Çıkarılan metin =>
Çağatay Yılmaz

Anathema, 1990 yılında başladığı müzikal yolculuğunu sürekli yeni şeyler deneyerek sürdürüyor. Çok daha sert olan müzikleri daha sakin, daha duygusal ve vakur bir hâle büründü. Milyonların ‘sırdaşı’ grup, 6 Eylül’de Ankara, 7 Eylül’de İstanbul ve 8 Eylül’de İzmir’de sahnede olacak. Konserler başlamadan önce konuşma fırsatımız da oldu…

❏ İstanbul seyircisiyle aranızda özel bir bağ var gibi, ne dersiniz?

Sadece İstanbul değil. Ankara, İzmir, Eskişehir, Bursa, Mersin ve yıllar içinde çaldığımız diğer şehirleri unutmayalım. Türkiye’de diğer tüm uluslararası gruplardan fazla çaldık muhtemelen. Bu aramızdaki bağın bir sebebi. Ayrıca Türkiye’ye gelmeden önce 4-5 albümümüzün çıkması da bir etken, büyüyen bir beklenti vardı. Ama bunların hiçbiri Türk dinleyicilerle aramızdaki özel bağı açıklamıyor! Belki insan problemleriyle ilgili benzer görüşlerimiz olduğumuz içindir, belki özellikle duygusal deneyimlerimiz bizi birbirimize bağlıyordur. Kim bilebilir? Tekrar geldiğimiz için çok mutluyum.

❏ Spotify verilerine göre en çok İstanbul, Santiago, Ankara, İzmir ve
Mexico City’de dinleniyorsunuz. Bu kadar çeşitli dinleyicilere nasıl eriştiniz sizce?

Ne oldu bilmiyorum! Meksika ve Türkiye dinleyicileri düşündüğünüzden çok daha birbirine benziyor ama. Hepsi tutkulu, duygusal insanlar ve duygularını gösterirken eğlenmeyi seviyorlar.

❏ İstanbul’a daha önce gelmiş bir grup olarak, sizce keşfetmediğiniz cevherler var mı halen?

Büyük bir metropol ve sadece belli taraflarını gördük. Dürüst olmak gerekirse, seyahat ederken daha çok insanlar önemli. İnsanlar bir yere kimliğini veriyor. Enerjik ve dostane bir atmosfer de olabilir, soğuk ve ciddi de. Yine de insanlara yeterince saygı gösterirseniz ve içten bir merakla yaklaşırsanız her ülkede güzel bir deneyim yaşayabilirsiniz.

❏ Günümüzde hologram konserler konuşuluyor. Dijital platformlar sahneden önemli olacak mı sizce?

Dijital teknoloji görsel iletişimin ilginç formlarından biri. Teknoloji sayesinde sahnede devasa şeyler yapmak kolaylaşıyor, ne yaptığınıza bağlı. Teknolojiyi kullanmak özgün olmakla ilgili olmalı. Doğal olarak kimseniz öyle olun, yalandan yapmayın. Sahnede hiç hareket etmeyecekseniz, bu da olur. Bir grubun sadece ‘performans sergilemek’ için sahnede sürekli koşturmasını sevmiyorum. Her neyse, sahnede farklı iletişim yöntemlerin olmasını seviyorum. Dijital ve multimedia sanatı, heykeller, ışık, lazer… Limit yok. Her şey özgün olmalı ve duygularınızı harekete geçilmeli ama.

(Veri kümesi kayıtları)
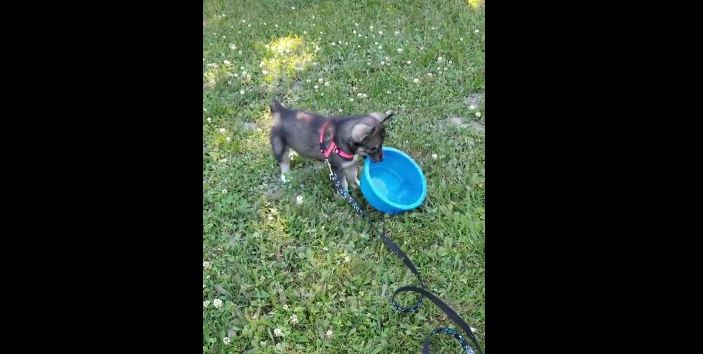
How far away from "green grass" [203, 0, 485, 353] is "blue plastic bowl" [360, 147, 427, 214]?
118mm

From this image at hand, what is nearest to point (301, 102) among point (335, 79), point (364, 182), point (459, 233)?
point (335, 79)

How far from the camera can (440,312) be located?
3.37 metres

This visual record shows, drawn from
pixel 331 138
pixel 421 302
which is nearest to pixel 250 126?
pixel 331 138

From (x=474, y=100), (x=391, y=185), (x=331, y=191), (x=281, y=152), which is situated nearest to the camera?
(x=331, y=191)

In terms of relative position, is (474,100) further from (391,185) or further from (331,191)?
(331,191)

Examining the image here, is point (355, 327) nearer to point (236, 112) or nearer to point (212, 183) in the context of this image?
point (212, 183)

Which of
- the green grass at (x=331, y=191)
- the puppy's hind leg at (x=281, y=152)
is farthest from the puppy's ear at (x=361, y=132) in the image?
the puppy's hind leg at (x=281, y=152)

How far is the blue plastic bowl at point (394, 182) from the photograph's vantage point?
407cm

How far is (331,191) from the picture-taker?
4.40 meters

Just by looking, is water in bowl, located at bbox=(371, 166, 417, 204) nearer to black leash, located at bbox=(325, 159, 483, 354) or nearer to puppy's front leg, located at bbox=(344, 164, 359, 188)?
puppy's front leg, located at bbox=(344, 164, 359, 188)

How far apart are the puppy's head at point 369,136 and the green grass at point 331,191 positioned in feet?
1.49

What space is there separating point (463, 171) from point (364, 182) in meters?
0.92

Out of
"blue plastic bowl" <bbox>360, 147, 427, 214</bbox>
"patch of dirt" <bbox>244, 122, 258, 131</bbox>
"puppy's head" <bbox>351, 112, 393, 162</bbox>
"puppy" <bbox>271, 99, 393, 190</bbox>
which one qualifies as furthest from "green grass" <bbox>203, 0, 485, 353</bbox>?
"puppy's head" <bbox>351, 112, 393, 162</bbox>

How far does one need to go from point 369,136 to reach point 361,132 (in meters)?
0.07
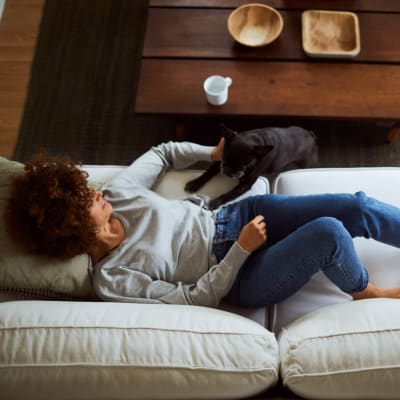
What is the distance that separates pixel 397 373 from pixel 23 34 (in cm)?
235

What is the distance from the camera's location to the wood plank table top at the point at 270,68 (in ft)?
5.19

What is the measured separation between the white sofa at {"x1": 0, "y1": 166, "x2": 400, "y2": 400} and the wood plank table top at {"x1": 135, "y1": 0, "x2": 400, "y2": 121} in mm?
813

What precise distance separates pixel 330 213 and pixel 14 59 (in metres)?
1.88

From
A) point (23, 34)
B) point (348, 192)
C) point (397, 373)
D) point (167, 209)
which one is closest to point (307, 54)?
point (348, 192)

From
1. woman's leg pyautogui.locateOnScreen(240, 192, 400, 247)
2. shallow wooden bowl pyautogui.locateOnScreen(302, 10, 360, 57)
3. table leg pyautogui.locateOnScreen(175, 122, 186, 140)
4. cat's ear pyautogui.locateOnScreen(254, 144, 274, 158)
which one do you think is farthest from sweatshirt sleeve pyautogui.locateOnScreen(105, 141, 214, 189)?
shallow wooden bowl pyautogui.locateOnScreen(302, 10, 360, 57)

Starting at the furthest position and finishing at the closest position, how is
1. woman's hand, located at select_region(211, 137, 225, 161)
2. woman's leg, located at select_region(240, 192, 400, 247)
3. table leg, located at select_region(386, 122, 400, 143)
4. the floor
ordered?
the floor → table leg, located at select_region(386, 122, 400, 143) → woman's hand, located at select_region(211, 137, 225, 161) → woman's leg, located at select_region(240, 192, 400, 247)

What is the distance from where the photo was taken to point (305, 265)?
114cm

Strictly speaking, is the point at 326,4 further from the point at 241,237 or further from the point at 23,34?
the point at 23,34

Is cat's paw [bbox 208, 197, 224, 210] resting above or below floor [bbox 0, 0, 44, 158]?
Answer: below

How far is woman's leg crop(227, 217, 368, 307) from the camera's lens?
1.11m

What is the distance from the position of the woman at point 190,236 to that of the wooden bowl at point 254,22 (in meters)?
0.72

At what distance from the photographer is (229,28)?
1670 millimetres

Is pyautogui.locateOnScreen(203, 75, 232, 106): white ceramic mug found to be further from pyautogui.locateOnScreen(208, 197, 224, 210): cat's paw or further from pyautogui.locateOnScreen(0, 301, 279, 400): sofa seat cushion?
pyautogui.locateOnScreen(0, 301, 279, 400): sofa seat cushion

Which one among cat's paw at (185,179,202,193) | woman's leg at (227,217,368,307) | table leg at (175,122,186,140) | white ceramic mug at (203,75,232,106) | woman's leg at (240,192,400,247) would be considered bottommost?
woman's leg at (227,217,368,307)
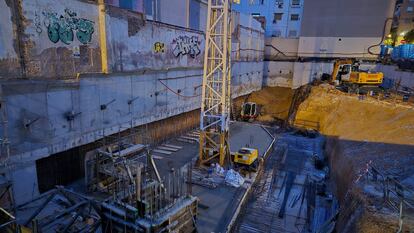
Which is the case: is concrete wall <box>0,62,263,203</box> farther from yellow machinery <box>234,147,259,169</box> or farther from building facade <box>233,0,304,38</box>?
building facade <box>233,0,304,38</box>

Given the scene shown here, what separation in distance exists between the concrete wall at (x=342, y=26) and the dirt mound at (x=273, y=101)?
7.29 meters

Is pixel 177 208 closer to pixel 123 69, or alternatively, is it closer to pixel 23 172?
pixel 23 172

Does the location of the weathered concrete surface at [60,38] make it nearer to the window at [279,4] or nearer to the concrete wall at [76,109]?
the concrete wall at [76,109]

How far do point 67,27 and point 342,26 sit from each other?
38.2 meters

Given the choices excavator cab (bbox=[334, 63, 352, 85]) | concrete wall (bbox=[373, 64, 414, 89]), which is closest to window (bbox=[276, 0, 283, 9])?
concrete wall (bbox=[373, 64, 414, 89])

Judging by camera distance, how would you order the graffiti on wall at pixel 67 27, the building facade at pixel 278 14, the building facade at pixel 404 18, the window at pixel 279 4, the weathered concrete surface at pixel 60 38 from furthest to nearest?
the building facade at pixel 404 18 < the window at pixel 279 4 < the building facade at pixel 278 14 < the graffiti on wall at pixel 67 27 < the weathered concrete surface at pixel 60 38

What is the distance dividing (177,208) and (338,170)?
11.6 meters

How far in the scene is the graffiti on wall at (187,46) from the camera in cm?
2017

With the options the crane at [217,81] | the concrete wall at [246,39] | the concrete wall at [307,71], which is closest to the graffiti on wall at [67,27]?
the crane at [217,81]

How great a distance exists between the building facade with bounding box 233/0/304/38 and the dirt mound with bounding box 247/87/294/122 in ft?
36.9

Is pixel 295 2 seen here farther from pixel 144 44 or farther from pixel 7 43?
pixel 7 43

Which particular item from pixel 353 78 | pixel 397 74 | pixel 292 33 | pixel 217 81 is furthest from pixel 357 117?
pixel 292 33

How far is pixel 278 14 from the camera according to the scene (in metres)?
45.1

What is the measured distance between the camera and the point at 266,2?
148 feet
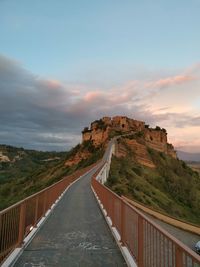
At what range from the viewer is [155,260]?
20.3ft

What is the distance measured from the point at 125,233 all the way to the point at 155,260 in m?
3.40

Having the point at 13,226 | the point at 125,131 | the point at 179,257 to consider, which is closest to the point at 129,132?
the point at 125,131

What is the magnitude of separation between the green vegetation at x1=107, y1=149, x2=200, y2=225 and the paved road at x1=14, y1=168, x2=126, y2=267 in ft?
89.9

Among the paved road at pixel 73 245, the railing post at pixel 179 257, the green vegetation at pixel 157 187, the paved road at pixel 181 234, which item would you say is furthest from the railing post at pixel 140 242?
the green vegetation at pixel 157 187

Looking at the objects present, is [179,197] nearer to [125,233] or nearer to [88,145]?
[88,145]

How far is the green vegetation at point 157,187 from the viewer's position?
1875 inches

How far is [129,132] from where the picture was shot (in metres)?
120

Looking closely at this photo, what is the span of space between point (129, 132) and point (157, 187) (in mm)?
49930

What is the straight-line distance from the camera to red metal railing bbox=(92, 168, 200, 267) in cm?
441

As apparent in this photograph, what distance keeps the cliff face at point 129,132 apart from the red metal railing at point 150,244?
292 ft

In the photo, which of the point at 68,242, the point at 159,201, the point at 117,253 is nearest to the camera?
the point at 117,253

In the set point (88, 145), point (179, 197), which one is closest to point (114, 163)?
point (179, 197)

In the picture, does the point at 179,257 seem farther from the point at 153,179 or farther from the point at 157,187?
the point at 153,179

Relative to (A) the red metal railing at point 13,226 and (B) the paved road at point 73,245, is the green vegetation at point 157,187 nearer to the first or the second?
(B) the paved road at point 73,245
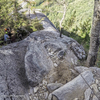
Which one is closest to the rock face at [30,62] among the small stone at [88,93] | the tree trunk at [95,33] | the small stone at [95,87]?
the tree trunk at [95,33]

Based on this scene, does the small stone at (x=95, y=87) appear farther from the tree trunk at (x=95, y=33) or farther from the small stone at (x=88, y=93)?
the tree trunk at (x=95, y=33)

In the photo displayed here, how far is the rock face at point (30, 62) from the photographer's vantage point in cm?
441

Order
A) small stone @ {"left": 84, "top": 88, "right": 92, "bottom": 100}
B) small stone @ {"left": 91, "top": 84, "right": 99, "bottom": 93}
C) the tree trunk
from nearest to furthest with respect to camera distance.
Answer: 1. small stone @ {"left": 84, "top": 88, "right": 92, "bottom": 100}
2. small stone @ {"left": 91, "top": 84, "right": 99, "bottom": 93}
3. the tree trunk

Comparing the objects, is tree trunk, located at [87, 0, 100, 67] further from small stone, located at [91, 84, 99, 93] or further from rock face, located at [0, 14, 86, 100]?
small stone, located at [91, 84, 99, 93]

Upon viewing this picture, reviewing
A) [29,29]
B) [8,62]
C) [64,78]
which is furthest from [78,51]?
[29,29]

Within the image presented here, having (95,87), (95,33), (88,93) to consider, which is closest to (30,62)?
(88,93)

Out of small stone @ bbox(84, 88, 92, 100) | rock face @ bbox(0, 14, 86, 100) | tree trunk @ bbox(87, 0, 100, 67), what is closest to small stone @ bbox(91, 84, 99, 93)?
small stone @ bbox(84, 88, 92, 100)

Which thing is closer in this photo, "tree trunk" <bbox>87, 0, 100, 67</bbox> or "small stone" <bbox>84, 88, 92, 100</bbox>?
"small stone" <bbox>84, 88, 92, 100</bbox>

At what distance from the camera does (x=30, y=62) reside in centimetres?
597

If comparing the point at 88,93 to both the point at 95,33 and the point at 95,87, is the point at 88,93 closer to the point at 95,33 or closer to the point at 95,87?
the point at 95,87

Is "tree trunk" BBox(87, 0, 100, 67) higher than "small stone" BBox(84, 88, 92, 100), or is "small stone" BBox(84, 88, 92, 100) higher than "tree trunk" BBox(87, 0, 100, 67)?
"tree trunk" BBox(87, 0, 100, 67)

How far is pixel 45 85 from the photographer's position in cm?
541

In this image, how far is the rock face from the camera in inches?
174

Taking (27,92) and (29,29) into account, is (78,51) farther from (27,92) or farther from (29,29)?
(29,29)
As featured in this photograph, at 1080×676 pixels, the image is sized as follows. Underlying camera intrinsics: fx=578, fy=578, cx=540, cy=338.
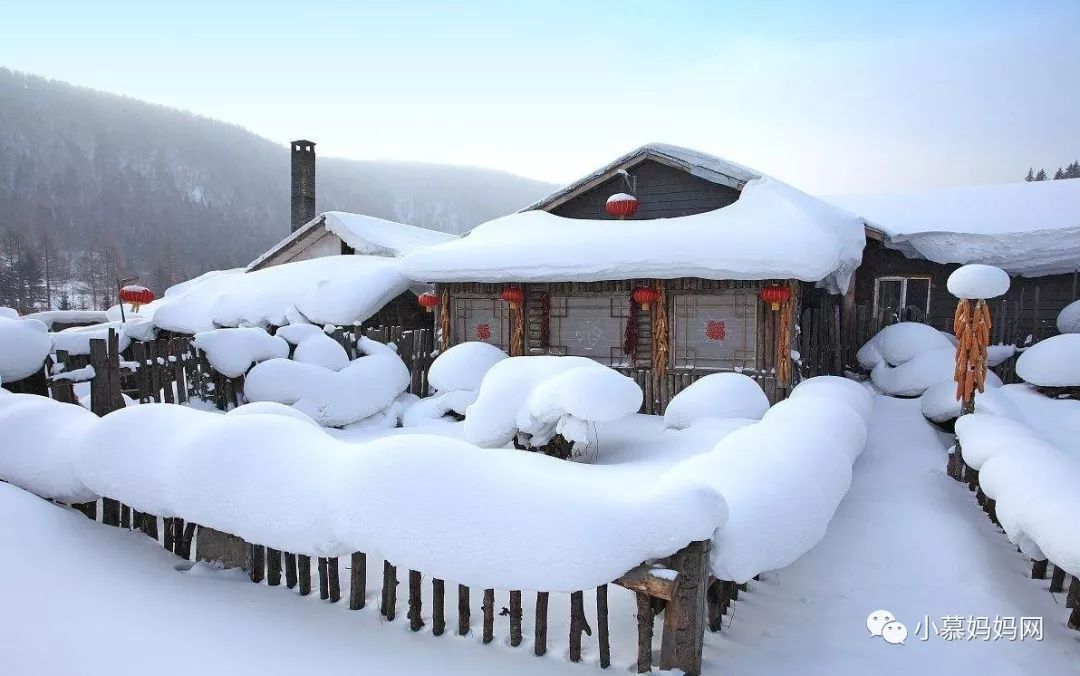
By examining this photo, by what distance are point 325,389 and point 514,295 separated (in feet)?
13.3

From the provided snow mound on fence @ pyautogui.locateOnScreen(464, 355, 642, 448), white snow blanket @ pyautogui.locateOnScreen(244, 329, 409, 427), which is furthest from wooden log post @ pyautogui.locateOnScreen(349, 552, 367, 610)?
white snow blanket @ pyautogui.locateOnScreen(244, 329, 409, 427)

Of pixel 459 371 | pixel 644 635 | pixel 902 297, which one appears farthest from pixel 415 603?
pixel 902 297

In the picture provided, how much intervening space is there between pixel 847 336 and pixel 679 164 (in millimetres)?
5555

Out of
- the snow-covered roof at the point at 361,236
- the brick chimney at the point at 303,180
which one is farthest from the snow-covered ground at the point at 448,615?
the brick chimney at the point at 303,180

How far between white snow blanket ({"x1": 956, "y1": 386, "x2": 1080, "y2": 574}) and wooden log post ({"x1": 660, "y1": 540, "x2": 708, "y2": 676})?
258 centimetres

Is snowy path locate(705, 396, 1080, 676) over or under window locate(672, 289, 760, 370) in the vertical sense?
under

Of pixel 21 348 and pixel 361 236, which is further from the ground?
pixel 361 236

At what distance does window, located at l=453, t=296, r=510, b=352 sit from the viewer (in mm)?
12867

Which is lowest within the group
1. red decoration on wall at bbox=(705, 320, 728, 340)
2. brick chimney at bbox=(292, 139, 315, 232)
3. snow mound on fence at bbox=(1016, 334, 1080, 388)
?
snow mound on fence at bbox=(1016, 334, 1080, 388)

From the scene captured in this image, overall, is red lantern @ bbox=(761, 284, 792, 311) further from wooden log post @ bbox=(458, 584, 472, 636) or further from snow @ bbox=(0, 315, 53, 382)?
snow @ bbox=(0, 315, 53, 382)

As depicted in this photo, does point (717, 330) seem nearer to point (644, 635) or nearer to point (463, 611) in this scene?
point (644, 635)

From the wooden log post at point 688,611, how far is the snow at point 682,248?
687cm

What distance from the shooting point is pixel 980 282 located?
22.9 feet

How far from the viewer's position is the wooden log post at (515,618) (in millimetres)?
3729
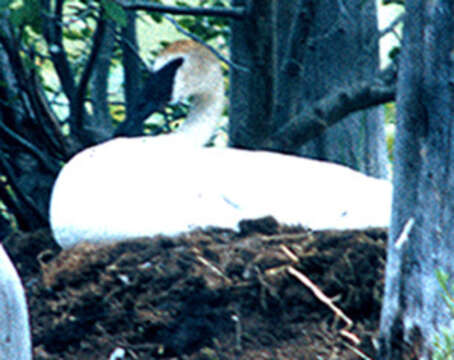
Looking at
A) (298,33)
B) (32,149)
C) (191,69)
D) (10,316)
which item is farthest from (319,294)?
(32,149)

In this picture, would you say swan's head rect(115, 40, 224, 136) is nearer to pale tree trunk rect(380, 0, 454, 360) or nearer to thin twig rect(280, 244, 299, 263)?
thin twig rect(280, 244, 299, 263)

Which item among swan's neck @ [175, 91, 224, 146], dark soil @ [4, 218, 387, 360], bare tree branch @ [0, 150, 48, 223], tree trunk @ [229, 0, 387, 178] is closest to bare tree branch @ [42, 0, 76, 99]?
bare tree branch @ [0, 150, 48, 223]

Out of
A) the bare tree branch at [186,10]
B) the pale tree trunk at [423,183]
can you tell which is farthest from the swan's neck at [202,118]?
the pale tree trunk at [423,183]

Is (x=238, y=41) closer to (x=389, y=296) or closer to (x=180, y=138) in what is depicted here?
(x=180, y=138)

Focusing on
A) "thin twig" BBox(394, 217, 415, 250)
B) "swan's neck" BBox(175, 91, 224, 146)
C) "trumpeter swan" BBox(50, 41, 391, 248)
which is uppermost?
"swan's neck" BBox(175, 91, 224, 146)

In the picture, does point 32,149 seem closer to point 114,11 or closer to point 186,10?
point 186,10

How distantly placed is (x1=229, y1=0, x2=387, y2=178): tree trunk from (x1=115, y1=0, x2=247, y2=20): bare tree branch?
0.56ft

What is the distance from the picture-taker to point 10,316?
1.84 metres

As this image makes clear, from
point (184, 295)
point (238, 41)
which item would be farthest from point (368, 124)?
point (184, 295)

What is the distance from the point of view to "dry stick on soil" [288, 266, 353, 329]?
2.62 meters

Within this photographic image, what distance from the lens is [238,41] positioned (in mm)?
4949

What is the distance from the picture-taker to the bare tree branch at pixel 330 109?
15.2 feet

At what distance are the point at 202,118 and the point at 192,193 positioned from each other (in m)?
1.30

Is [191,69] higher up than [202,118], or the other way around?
[191,69]
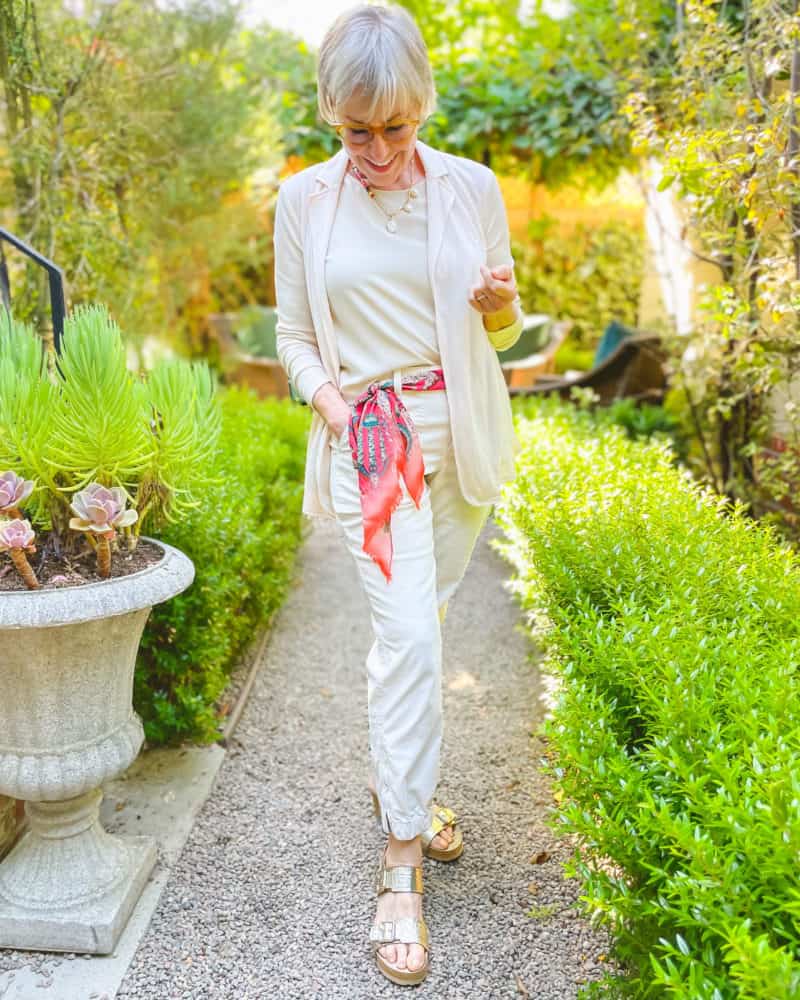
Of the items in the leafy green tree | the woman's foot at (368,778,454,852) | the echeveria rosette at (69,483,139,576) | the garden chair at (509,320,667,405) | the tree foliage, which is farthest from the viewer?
the garden chair at (509,320,667,405)

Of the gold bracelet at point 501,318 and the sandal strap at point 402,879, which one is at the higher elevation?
the gold bracelet at point 501,318

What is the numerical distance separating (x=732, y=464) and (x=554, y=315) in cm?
746

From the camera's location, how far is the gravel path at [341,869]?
6.79ft

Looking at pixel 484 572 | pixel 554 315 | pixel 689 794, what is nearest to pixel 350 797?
pixel 689 794

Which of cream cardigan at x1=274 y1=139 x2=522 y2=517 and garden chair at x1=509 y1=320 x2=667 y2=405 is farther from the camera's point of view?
garden chair at x1=509 y1=320 x2=667 y2=405

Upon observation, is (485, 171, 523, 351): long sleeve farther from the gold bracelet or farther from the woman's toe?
the woman's toe

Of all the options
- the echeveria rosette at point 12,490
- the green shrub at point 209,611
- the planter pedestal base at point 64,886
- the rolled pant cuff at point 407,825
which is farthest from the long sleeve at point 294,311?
the planter pedestal base at point 64,886

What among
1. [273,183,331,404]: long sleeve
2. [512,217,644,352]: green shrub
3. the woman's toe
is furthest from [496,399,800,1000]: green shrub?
[512,217,644,352]: green shrub

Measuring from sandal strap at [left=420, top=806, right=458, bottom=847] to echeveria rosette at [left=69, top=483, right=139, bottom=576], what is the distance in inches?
45.0

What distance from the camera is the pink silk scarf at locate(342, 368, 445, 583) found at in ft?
6.64

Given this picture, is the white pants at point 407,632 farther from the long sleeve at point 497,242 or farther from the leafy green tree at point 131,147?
the leafy green tree at point 131,147

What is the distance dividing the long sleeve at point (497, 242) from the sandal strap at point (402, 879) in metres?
1.30

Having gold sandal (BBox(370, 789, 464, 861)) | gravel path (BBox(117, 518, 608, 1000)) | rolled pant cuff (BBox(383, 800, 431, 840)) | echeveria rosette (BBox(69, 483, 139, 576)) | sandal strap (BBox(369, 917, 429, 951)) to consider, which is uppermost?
echeveria rosette (BBox(69, 483, 139, 576))

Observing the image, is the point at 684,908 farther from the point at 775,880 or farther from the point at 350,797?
the point at 350,797
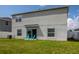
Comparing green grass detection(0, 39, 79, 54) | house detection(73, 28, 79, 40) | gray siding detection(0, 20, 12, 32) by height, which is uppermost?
gray siding detection(0, 20, 12, 32)

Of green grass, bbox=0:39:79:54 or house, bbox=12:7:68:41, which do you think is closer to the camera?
green grass, bbox=0:39:79:54

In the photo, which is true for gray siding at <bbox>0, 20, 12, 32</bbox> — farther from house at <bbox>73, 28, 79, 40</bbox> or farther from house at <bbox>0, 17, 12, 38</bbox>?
house at <bbox>73, 28, 79, 40</bbox>

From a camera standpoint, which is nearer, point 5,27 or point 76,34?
point 5,27

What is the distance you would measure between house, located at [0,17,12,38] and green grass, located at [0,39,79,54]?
278mm

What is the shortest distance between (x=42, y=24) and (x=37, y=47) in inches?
52.2

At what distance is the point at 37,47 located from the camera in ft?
23.6

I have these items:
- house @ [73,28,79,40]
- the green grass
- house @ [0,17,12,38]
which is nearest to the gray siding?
house @ [0,17,12,38]

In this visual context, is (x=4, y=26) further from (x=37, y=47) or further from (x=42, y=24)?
(x=37, y=47)

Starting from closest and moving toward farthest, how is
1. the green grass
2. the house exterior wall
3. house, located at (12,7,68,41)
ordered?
the green grass < the house exterior wall < house, located at (12,7,68,41)

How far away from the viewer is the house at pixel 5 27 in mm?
7796

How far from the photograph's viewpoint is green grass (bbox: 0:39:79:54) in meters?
6.87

Görev listesi =>
1. Anathema söyleşisinde "Sadece İstanbul değil" diye başlayan paragrafı ana bilgilerini koruyarak daha kısa biçimde yeniden yazın.
2. Anathema söyleşisini kaldığı yerden sürdürün.
Bu malzemeye gerek yok.

Yazılı cevaplar =>
1. Yalnızca İstanbul'da değil, Ankara, İzmir, Eskişehir, Bursa, Mersin gibi pek çok şehirde çaldık; Türkiye'de muhtemelen diğer uluslararası gruplardan fazla sahneye çıktık. Türkiye'ye gelmeden önce 4-5 albümümüzün çıkmış olması da büyüyen bir beklenti yaratmıştı. Yine de bunlar Türk dinleyicilerle aramızdaki özel bağı açıklamıyor. Belki insan problemlerine benzer bakışımız, belki de duygusal deneyimlerimiz bizi birbirimize bağlıyor. Tekrar geldiğimiz için çok mutluyum.

2.
❏ Dinleyici sayılarını her zaman görebiliyorsunuz. Sizin için önemli mi?

Önemli görülüyor, çünkü müzik endüstrisindeki insanlar başarınızı böyle görüyor. Çoğu yayın platformu sanatçıları kazıklıyor. Ödeme biçimleri de dengesiz. Örneğin Spotify’da en çok dinlenen sanatçılar en başından tüm hasılattan en büyük payı alıyorlar. Geçmişte şirketler bir albümün satışından sanatçılara çok az pay veriyordu çünkü yapım, reklam, albüm kapağı gibi giderler vardı. Dijital platformların böyle masrafları yok ama gelir çok fazla sanatçıya dağıtılmalı, adil bir çözüm bulmak zor.

Adil çözüm, üyelik bedellerinin yarısı gibi bir oranın sanatçılara dağıtılması. Hatta ödediğiniz para bir önceki ay dinlediğiniz sanatçılara gitmeli. Çoğu dinleyicinin parasının dinledikleri sanatçılara gitmesini tercih edeceğini düşünüyorum, en büyüğe değil. Böylece alternatif sanatçılar daha fazla kazanabilir, pes etmemek için motive olurlar ve yeni müzikler duyabiliriz. Bu sadece bir fikir!

❏ Herkese soruyoruz, sizin cevabınızı merak ediyorum. Günümüzde müzikte başarılı olmayı nasıl tanımlarsınız?

Şarkıları yayınlamak artık para kazandırmıyor, gidip turne yapmalısınız. Bir yandan iyi, bir sanatçı her zaman canlı performansta da iyi olmalı. İşinizi iyi yapmanızı sağlıyor yani. Müzikte başarılı olmak tartışmalı ama sevdiğiniz işi yaparak para kazanıyorsanız başarılısınız işte!

❏ İstanbul’da seyirciyi ne bekliyor?

Bu konserler çok özel, çünkü ‘By Request’ ile geliyoruz. Seyirciler setlist’tenbeğendikleri şarkıları seçecek. A Dying Wish gibi şarkıları Türkiye’de son kez çalabiliriz. Eğer eski işlerimizi seviyorsanız bunu kaçırmayın!

❏ Sırada ne var?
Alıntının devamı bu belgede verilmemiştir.